Saturday, 4 November 2006
02:50 PM
One of my favorite themes regarding language history is to note that objections that people have today about neologisms or usage simply echo the similar sentiments of their ancestors, with the difference that our elders' objections were to terms and usages to which we never give a second thought today.
The New Yorker obliges me[1] this week with an article ("Noah's Mark" by Jill Lepore) about the rocky history of Noah Webster's famous American Dictionary of the English Language (whose title was toned down from the originally more radical Dictionary of the American Language, with its suggestion of a new language -- quite consciously by Webster -- and that "America should have her own, distinct from all the world.")
The article notes the curious dichotomy between Webster's political views (Federalist practically to the point of monarchical) and his unexpected (and generally unpopular) view about the republican nature of language. As much as he distrusted the role of the common man in government, he deferred to him in linguistic issues:The lexicographer's business is solely to collect, arrange and define the words that usage presents to his hands. He has no right to proscribe words; he is to present them as they are.
[...]
"I am accused of introducing into my Dictionary Americanisms and vulgarisms," he wrote. But what is a lexicographer to do when the people of Connecticut use the word "fourfold" as a verb?" "It this my fault?" he asked. [A critic] had attacked his inclusion of the lowly word "crock" ("n. an earthen pot, pan, black of a pot"), on the ground that no refined writer would ever use it. Webster demanded, "Shall its use among common people exclude it from Dictionaries? Elegant writers seldom have occasion for terms that are peculiar to the humble occupations of life. Dryden and Addison might have written ten times the number of volumes which they actually wrote, and never have had occasion to mention the hub or tire of a wheel. And what then? Are these, for that reason, to be denounced as illegitimate words or not English?" It was not just Webster who ran into this resistance. Efforts by other dictionary writers met similar commentary:Two American dictionaries, published just months before, had been badly drubbed, too. The first promised "a number of words in vogue not found in any dictionary." One reviewer, dismissing "sans culotte," "hauter," and "composuist" as, respectively, French, not even a word, and just plain silly, deemed the dictionary "at best, useless." No better were notices of the Massachusetts minister Caleb Alexander's "Columbian Dictionary," containing "Many NEW WORDS, peculiar to the United States." "A disgusting collection" of idiotic words coined by "presumptuous ignorance," one critic wrote, referring to Americanisms like "wigwam," "rateability," "caucus," and "lengthy" (lengthy? what's next, "strenghty?"). "The Columbian Dictionary," as he saw it, was nothing more than "a record of our imbecility." The article goes on to note that two factors probably ensured the eventual success of Webster's dictionary. One was that Federalism (in that particular guise) faded away, replaced by the Republicanism and populism exemplified by Andrew Jackson as president. "It also helped that he abandoned simplified spelling," Lepore notes, limiting himself to small changes like removing extraneous k's (critic) and u's (favor).

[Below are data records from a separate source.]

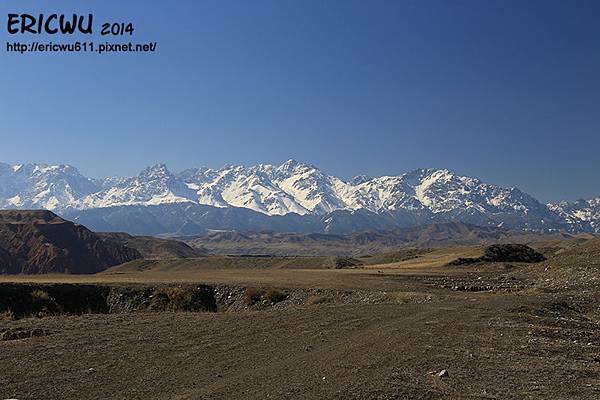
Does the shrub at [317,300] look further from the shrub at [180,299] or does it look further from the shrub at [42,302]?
the shrub at [42,302]

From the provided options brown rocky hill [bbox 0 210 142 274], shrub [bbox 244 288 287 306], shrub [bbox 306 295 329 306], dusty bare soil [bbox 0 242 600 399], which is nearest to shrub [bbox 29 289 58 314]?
dusty bare soil [bbox 0 242 600 399]

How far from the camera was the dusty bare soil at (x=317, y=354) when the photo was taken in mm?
14055

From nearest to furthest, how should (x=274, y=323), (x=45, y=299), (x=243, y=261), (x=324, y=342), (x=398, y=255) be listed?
1. (x=324, y=342)
2. (x=274, y=323)
3. (x=45, y=299)
4. (x=243, y=261)
5. (x=398, y=255)

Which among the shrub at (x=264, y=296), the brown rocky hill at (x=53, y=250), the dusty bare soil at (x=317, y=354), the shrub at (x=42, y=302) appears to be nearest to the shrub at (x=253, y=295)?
the shrub at (x=264, y=296)

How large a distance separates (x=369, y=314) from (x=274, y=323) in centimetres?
461

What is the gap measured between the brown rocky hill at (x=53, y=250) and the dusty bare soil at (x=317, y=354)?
5086 inches

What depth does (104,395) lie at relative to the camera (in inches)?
545

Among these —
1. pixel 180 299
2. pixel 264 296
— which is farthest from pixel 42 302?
pixel 264 296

Even so, critics still complain about the Websterian inclusiveness (#). Lepore notes that a critic in the New Yorker had reviewed the infamous Webster's Third by saying that it debased the language "in the name of democracy."
Some arguments are never settled, and this is one of them, because it gets at issues that are more fundamental than just whether "crock" is a word. Still, it's good to remember that when it comes to objecting to how others use the language, there is nothing new under the sun.